When I was looking for pictures I revisited the Cathedral’s website (which for some reason has no photo gallery) and realised that it’s possible to get some decent pictures out of the well-intentioned but bizzarely designed ‘Virtual Tour’. So with one exception (below), that’s where I got the pictures here. I don’t like being negative, but that virtual tour really could have a better user interface. It dominates and detracts from the movies, which are presented at a size that’s far, far too small - the content and the Cathedral deserves better than that.
Detail of one of the Tablets of the Word by Ralph Beyer. Picture by Herry Lawford on Flickr.

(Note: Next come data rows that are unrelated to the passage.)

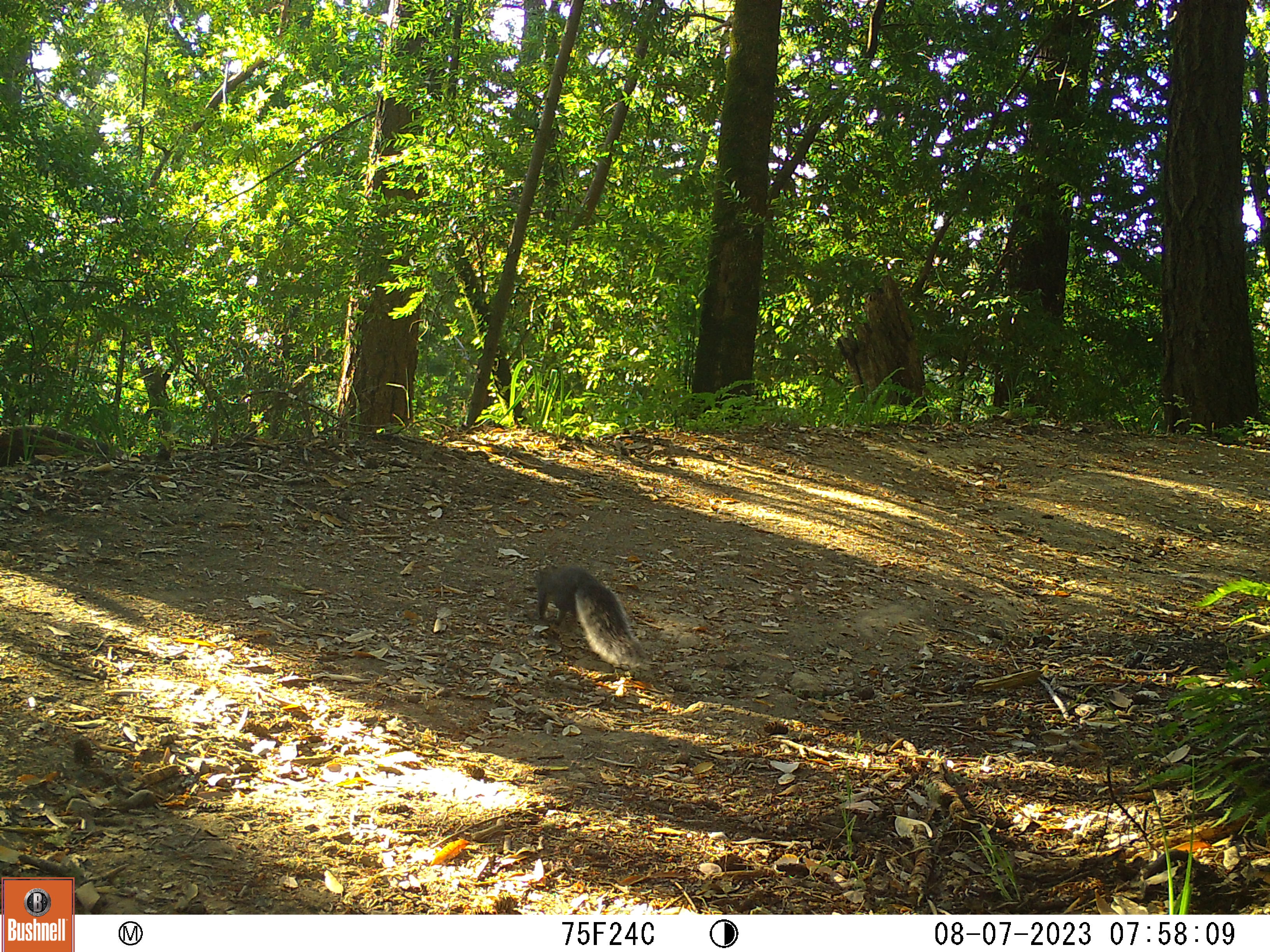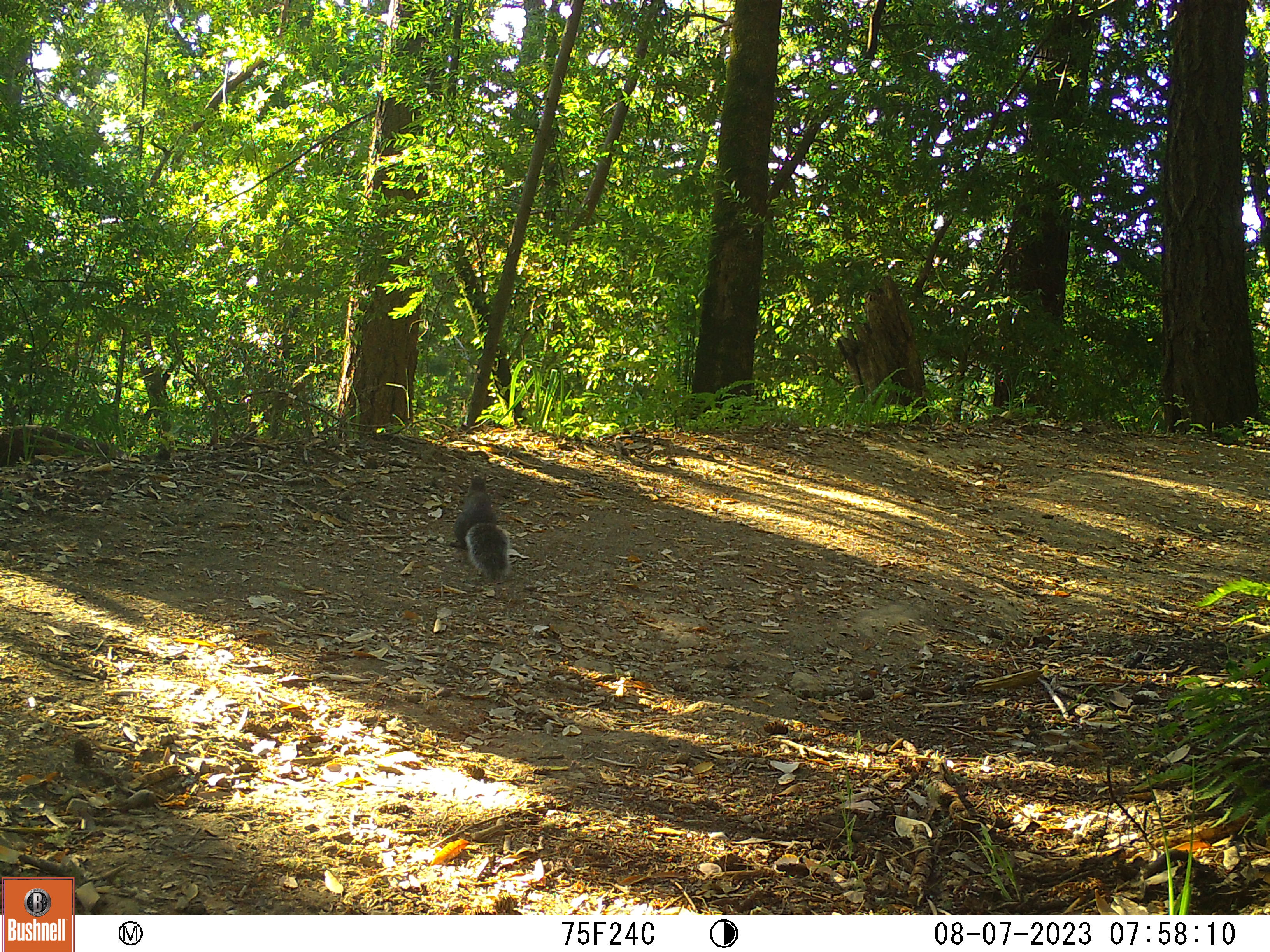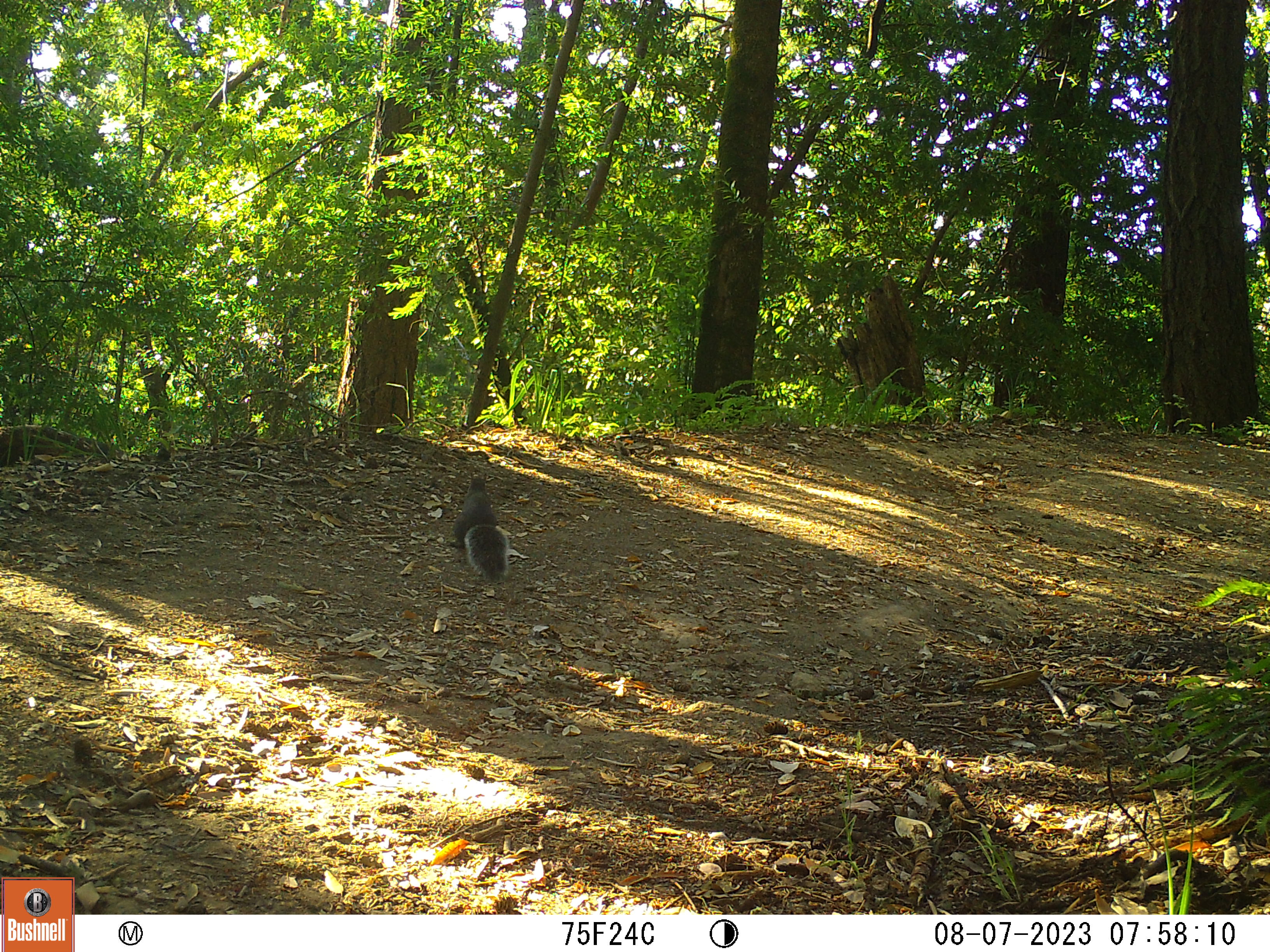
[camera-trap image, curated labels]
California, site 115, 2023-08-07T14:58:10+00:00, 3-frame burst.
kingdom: Animalia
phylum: Chordata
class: Mammalia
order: Rodentia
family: Sciuridae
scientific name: Sciuridae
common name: squirrel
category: unknown squirrel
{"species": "unknown squirrel (squirrel) (Sciuridae)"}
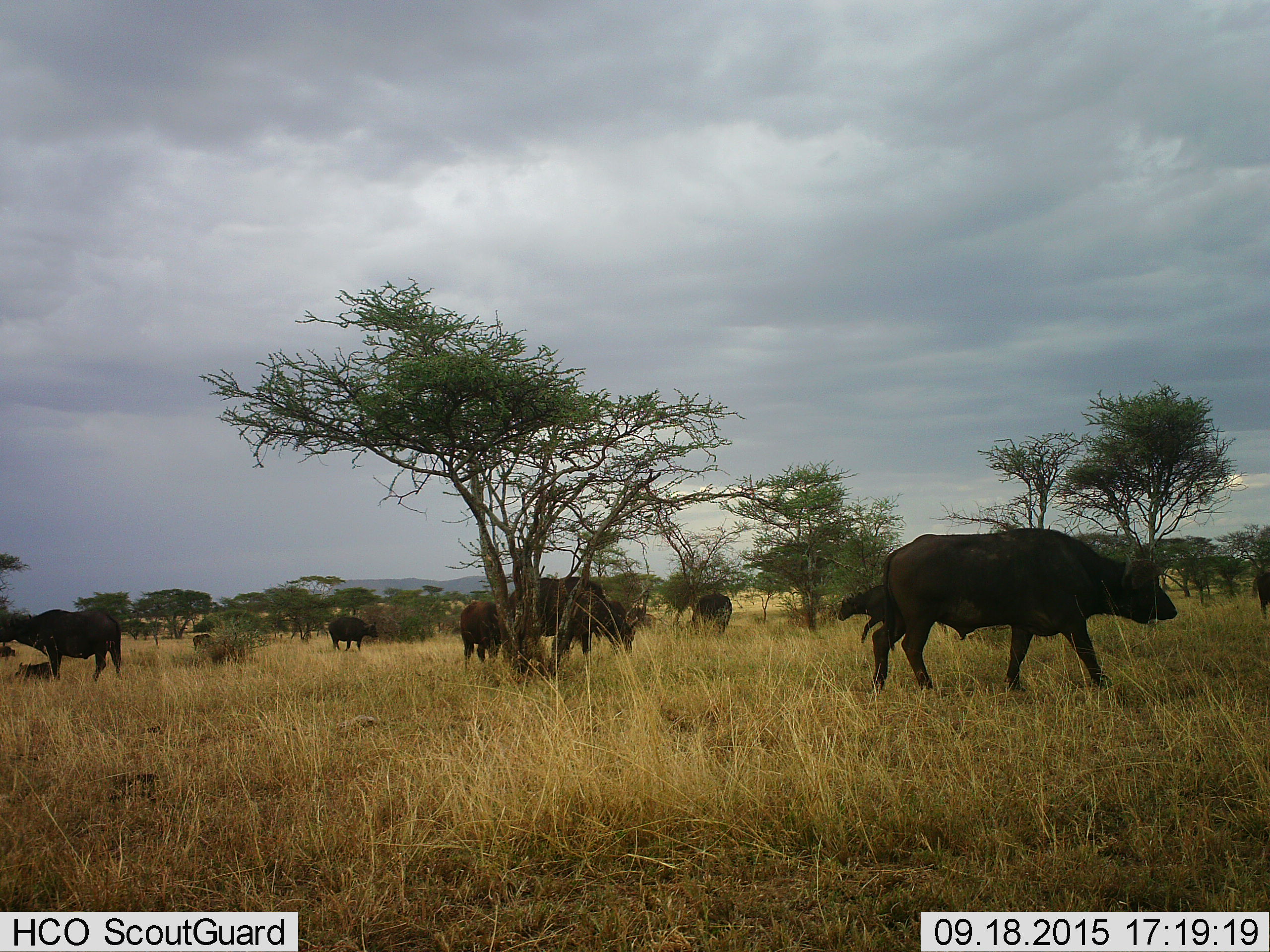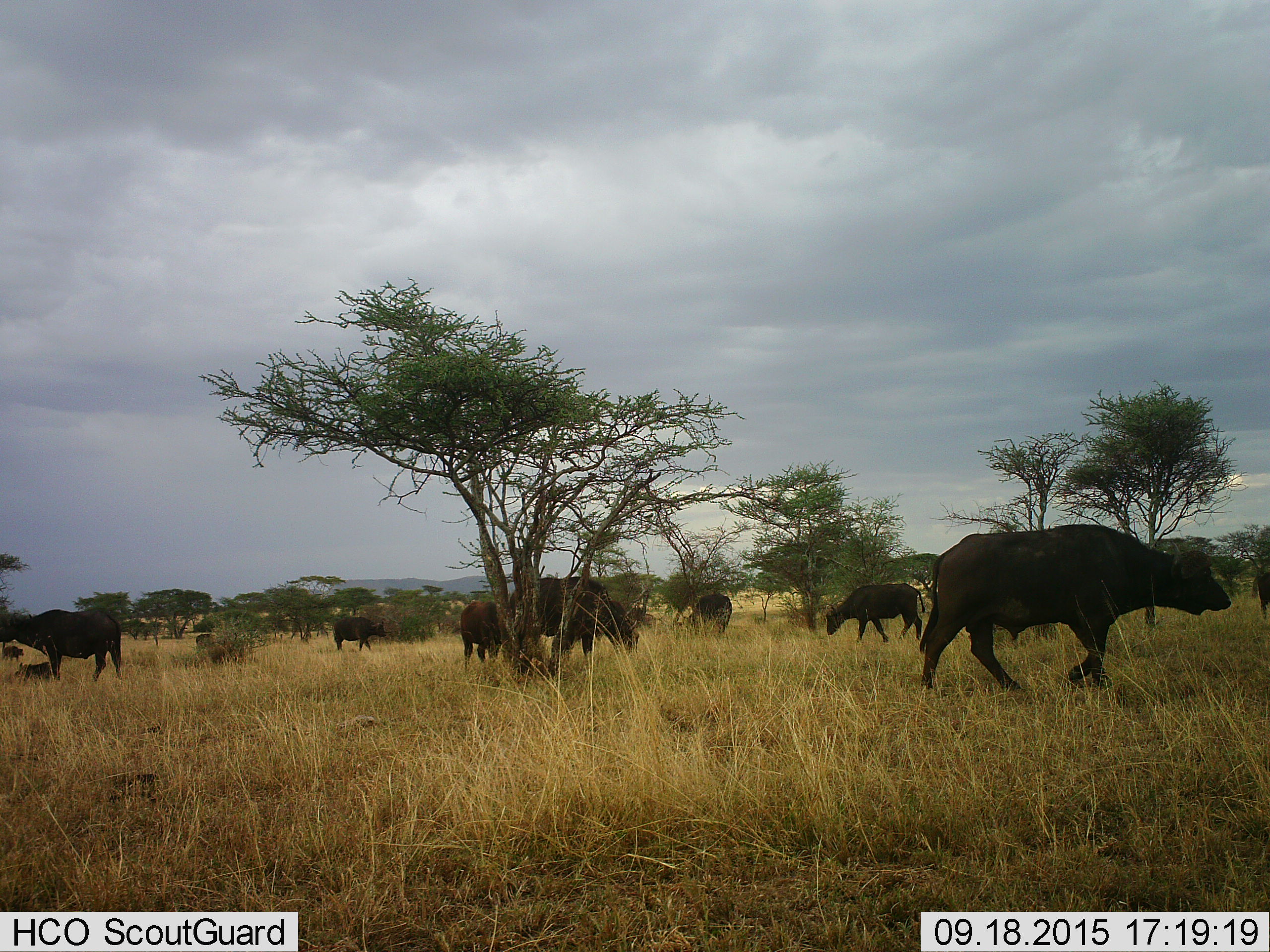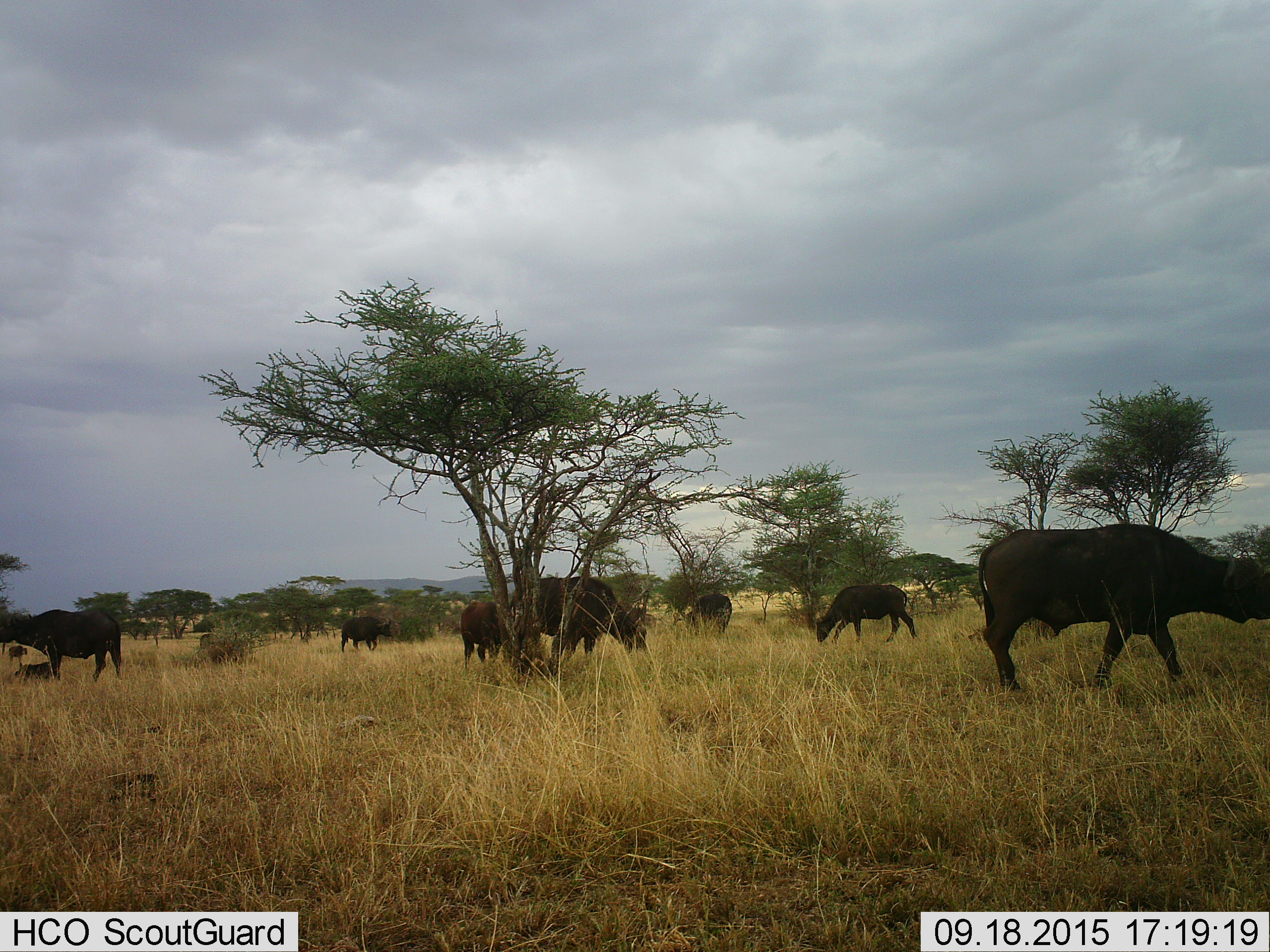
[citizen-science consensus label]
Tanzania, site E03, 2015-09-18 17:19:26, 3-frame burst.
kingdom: Animalia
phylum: Chordata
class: Mammalia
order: Artiodactyla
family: Bovidae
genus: Syncerus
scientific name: Syncerus caffer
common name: cape buffalo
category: buffalo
Buffalo (cape buffalo) (Syncerus caffer), count 11-50. Behavior (volunteer vote fractions): standing 61%, resting 44%, moving 78%, interacting 0%. Young present (vote fraction): 56%. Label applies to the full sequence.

How Beyer came to be chosen for the Coventry Cathedral project is interesting, and includes a fair few other famous names and some remarkable coincidences. I have to quote fairly liberally from his obituary in the Times, or I’d just be rewriting it:
In 1937, aged 16, Beyer visited England where, on the recommendation of Mendelsohn, he spent six months as an apprentice to Eric Gill. Like Gill, and doubtless enthused by him, Beyer was fascinated by the qualities of carved stone, by simple sculptural forms and especially by letterform. Ralph then studied in London, at the Central School of Arts & Crafts and at Chelsea School of Art where he met Henry Moore, for whom he worked briefly before being interned as an enemy alien at the outbreak of the war.The Times
Encouraged by Henry Moore, Spence decided that, the Sutherland tapestry apart, the dominant decorative feature of the interior of the new Coventry Cathedral should be lettering rather than narrative sculpture. He knew he was looking not simply for a craftsman but for an artist capable of making a truly distinctive contribution. It was Pevsner who suggested that Spence should meet Beyer, to learn how he might approach a project which was to become the defining challenge of his life.The Times
The Independent has a more extensive obituary, and highlights a good point about the style of the modern Church of England being inspired by the early church, which I think is what reminded me of this work when looking at the St John’s Bible:
Although Spence’s cathedral was criticised for its conventional Latin cross plan, Beyer’s Tablets of the Word reflected post-war ecclesiastical interest in the early church and today they remain strikingly innovative examples of lapidary art.The Independent
Beyer also designed a typeface for use on hymnals and other publications. The cathedral website makes good use of the typeface using Flash, and using browser zooming and screenshots I’ve assembled the text at right and top right. Of course that’s no substitute for the real typeface; I’d like to see if there’s a lowercase, other weights or styles, what the rest of the numerals look like, and how it’s kerned.
Further use of the Beyer face behind the altar, and at right more influences from the interest in the early Christian church, with the Chi Rho symbol, denoting Christ.